━━━━━ DOCUMENT EXCERPT ━━━━━

While boot camp workouts may have started as private classes led by fitness experts and personal trainers, these days you can choose from many types of boot camp workouts. Video series offer you workouts you can do at home. Local gyms and health clubs have boot camp workout sessions as part of their daily schedules. Health experts and trainers have also written books and articles outlining boot camp routines you can follow to lose weight.

Function

In his article "Marching, but to Different Beats," fitness reporter and boot camp practitioner Raul A. Reyes describes a boot camp workout as offering a more efficient exercise routine, one that targets major muscle groups while also raising the heart rate. The boot camp regime resembles many circuit training and interval workouts that have people shifting from one type of exercise to the next in rapid succession.

Features

Reyes mentions some of the typical moves he undertakes in a gym-based boot camp workout. He does intense cardiovascular exercise, such as running around a track or riding at a high speed on a stationary bicycle. In between cardio sessions, he does calisthenics and floor exercises that alternately target upper body, core muscles and lower body muscle groups, such as pull-ups, abdominal crunches, and a series of lunges and squats. He may also do short sessions of weight lifting or body sculpting using hand weights.

━━━━━

**SHORT PROBLEM A**
Answer these questions from the boot camp excerpt:
(i) Which places include boot camp workout sessions in their daily schedules?
(ii) What is the title of the article by Raul A. Reyes?
(iii) What does Reyes use for short sessions of weight lifting or body sculpting?
**SHORT PROBLEM B**
Retype the passage of the boot camp excerpt starting with "While boot camp" and going on through "in rapid succession.".

━━━━━ COLLECTED MATERIAL ━━━━━

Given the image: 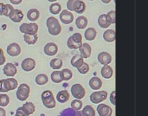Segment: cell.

━━━━━

**SOLUTION A**
(i) Local gyms and health clubs
(ii) "Marching, but to Different Beats"
(iii) Hand weights

**SOLUTION B**
While boot camp workouts may have started as private classes led by fitness experts and personal trainers, these days you can choose from many types of boot camp workouts. Video series offer you workouts you can do at home. Local gyms and health clubs have boot camp workout sessions as part of their daily schedules. Health experts and trainers have also written books and articles outlining boot camp routines you can follow to lose weight.

Function

In his article "Marching, but to Different Beats," fitness reporter and boot camp practitioner Raul A. Reyes describes a boot camp workout as offering a more efficient exercise routine, one that targets major muscle groups while also raising the heart rate. The boot camp regime resembles many circuit training and interval workouts that have people shifting from one type of exercise to the next in rapid succession.